The subquery is materialized into a temporary table using index merge (indicated by the SUBQUERY row), and this materialized table is later used to lookup the tid values.

Semi-join is not used because of the STRAIGHT_JOIN hint. If we remove this hint and disable join buffering, we get this plan:

|  1 | SIMPLE       | l           | range       | PRIMARY       | PRIMARY      | 3       | NULL       |    2 | Using where                            |
|  1 | SIMPLE       | t           | eq_ref      | PRIMARY       | PRIMARY      | 4       | test.l.tid |    1 | NULL                                   |
|  1 | SIMPLE       | <subquery2> | eq_ref      | <auto_key>    | <auto_key>   | 4       | test.l.tid |    1 | NULL                                   |
|  2 | MATERIALIZED | e           | index_merge | PRIMARY,fkid  | PRIMARY,fkid | 4,4     | NULL       |    3 | Using union(PRIMARY,fkid); Using where |

A semi-join plan is chosen, and the optimizer chooses to materialize the subquery once again (but now with a MATERIALIZED code).

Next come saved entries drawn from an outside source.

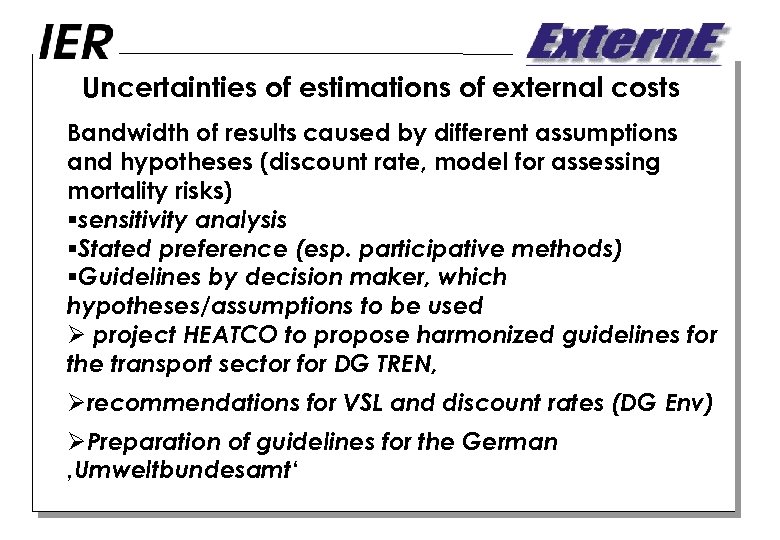 IER

ExternE

Uncertainties of estimations of external costs

Bandwidth of results caused by different assumptions and hypotheses (discount rate, model for assessing mortality risks)
▪sensitivity analysis
▪Stated preference (esp. participative methods)
▪Guidelines by decision maker, which hypotheses/assumptions to be used
➢ project HEATCO to propose harmonized guidelines for the transport sector for DG TREN,

➢recommendations for VSL and discount rates (DG Env)

➢Preparation of guidelines for the German ‚Umweltbundesamt‘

What happens if we remove the force index hint too?

|  1 | SIMPLE      | l     | range  | PRIMARY       | PRIMARY | 3       | NULL       |    2 | Using where                |
|  1 | SIMPLE      | t     | eq_ref | PRIMARY       | PRIMARY | 4       | test.l.tid |    1 | NULL                       |
|  1 | SIMPLE      | e     | ALL    | PRIMARY,fkid  | NULL    | NULL    | NULL       |    4 | Using where; FirstMatch(t) |

Now, the optimizer chooses the FirstMatch strategy instead of materialization, which causes a table scan for each time the subquery is invoked. However, for larger row counts, I think that the optimizer will notice that materialization is less expensive than FirstMatch and choose that strategy instead. But no experimenting with varying row counts has been performed, so this has not been verified.

I close the bug report based on this analysis, please re-open if you still have problems.